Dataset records
++++
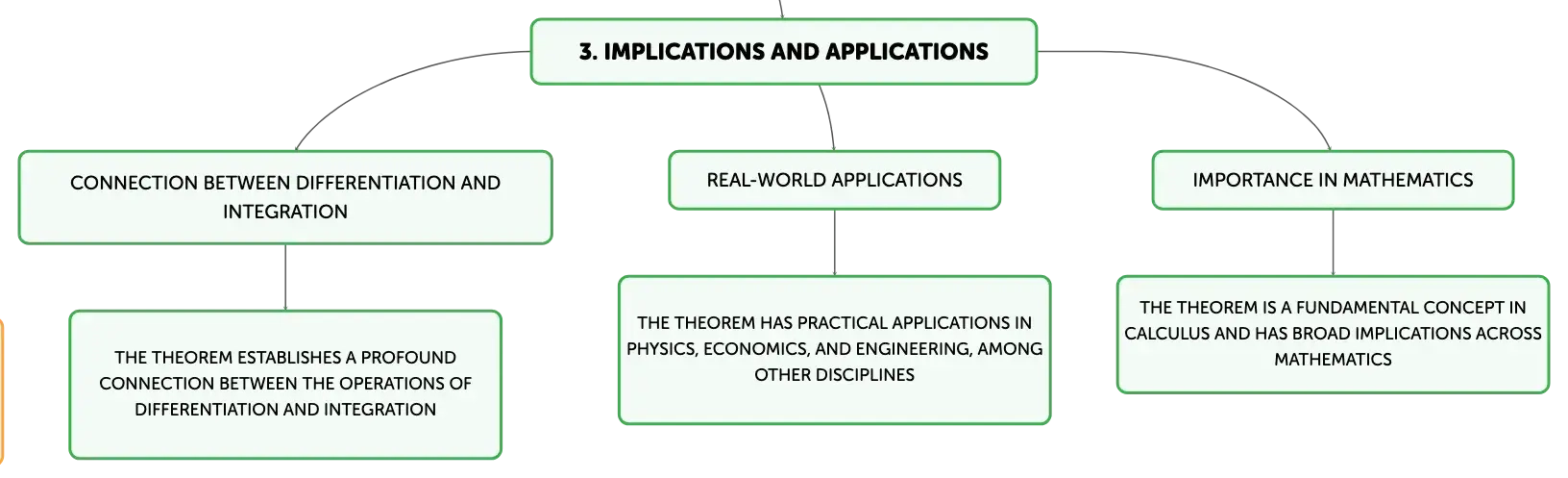 3. IMPLICATIONS AND APPLICATIONS

CONNECTION BETWEEN DIFFERENTIATION AND INTEGRATION

THE THEOREM ESTABLISHES A PROFOUND CONNECTION BETWEEN THE OPERATIONS OF DIFFERENTIATION AND INTEGRATION

REAL-WORLD APPLICATIONS

THE THEOREM HAS PRACTICAL APPLICATIONS IN PHYSICS, ECONOMICS, AND ENGINEERING, AMONG OTHER DISCIPLINES

IMPORTANCE IN MATHEMATICS

THE THEOREM IS A FUNDAMENTAL CONCEPT IN CALCULUS AND HAS BROAD IMPLICATIONS ACROSS MATHEMATICS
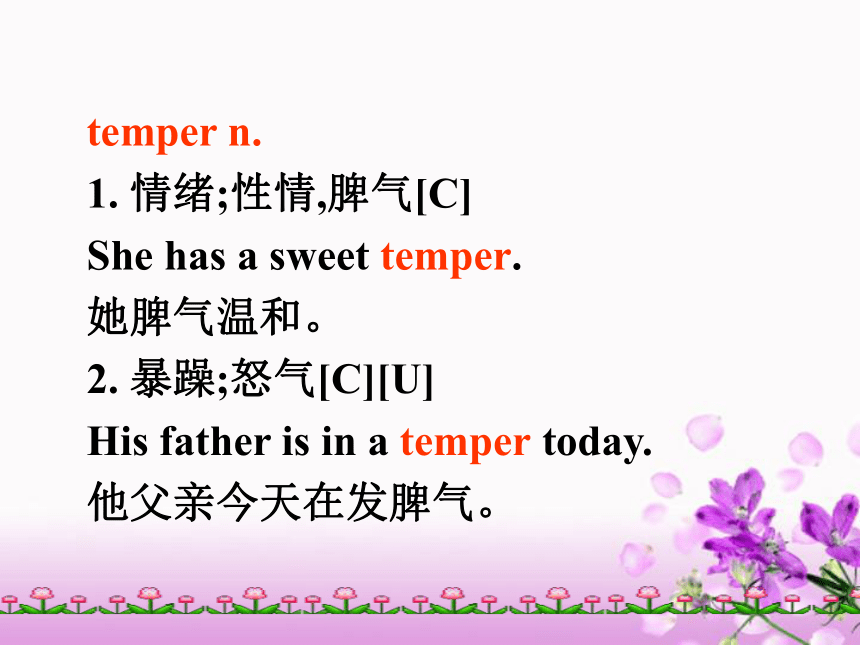 temper n.

1. 情绪;性情,脾气[C]

She has a sweet temper.

她脾气温和。

2. 暴躁;怒气[C][U]

His father is in a temper today.

他父亲今天在发脾气。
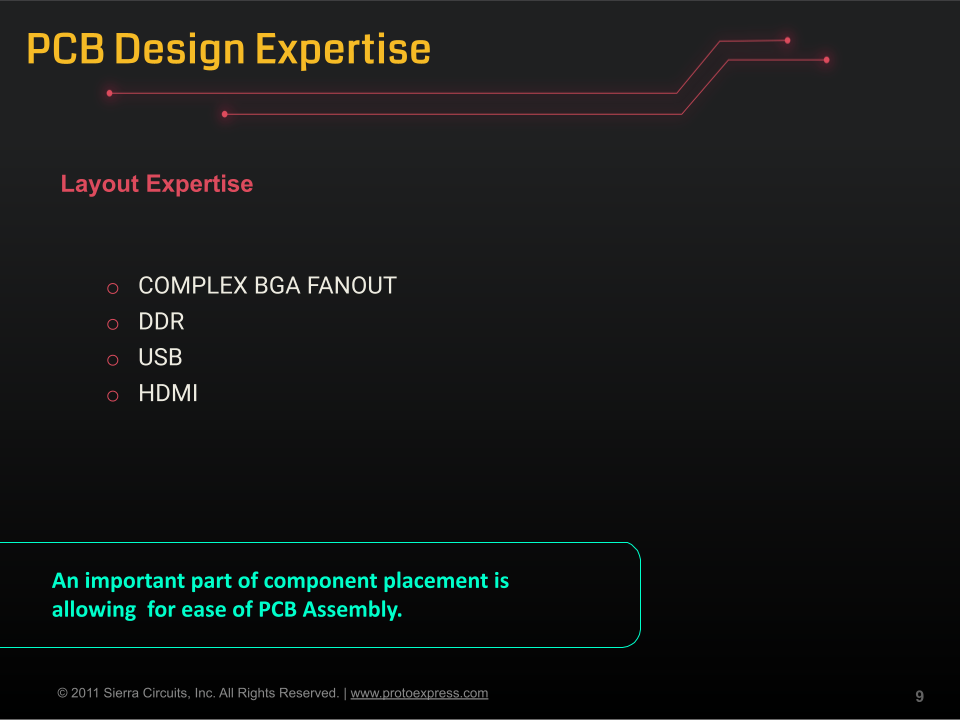 PCB Design Expertise

Layout Expertise

o COMPLEX BGA FANOUT
o DDR
o USB
o HDMI

An important part of component placement is allowing for ease of PCB Assembly.

© 2011 Sierra Circuits, Inc. All Rights Reserved. | www.protoexpress.com

9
++++
_Work instructions_:
Look through the data above. Copy every line with the string "THEOREM" in it.

_Response_:
THE THEOREM ESTABLISHES A PROFOUND CONNECTION BETWEEN THE OPERATIONS OF DIFFERENTIATION AND INTEGRATION
THE THEOREM HAS PRACTICAL APPLICATIONS IN PHYSICS, ECONOMICS, AND ENGINEERING, AMONG OTHER DISCIPLINES
THE THEOREM IS A FUNDAMENTAL CONCEPT IN CALCULUS AND HAS BROAD IMPLICATIONS ACROSS MATHEMATICS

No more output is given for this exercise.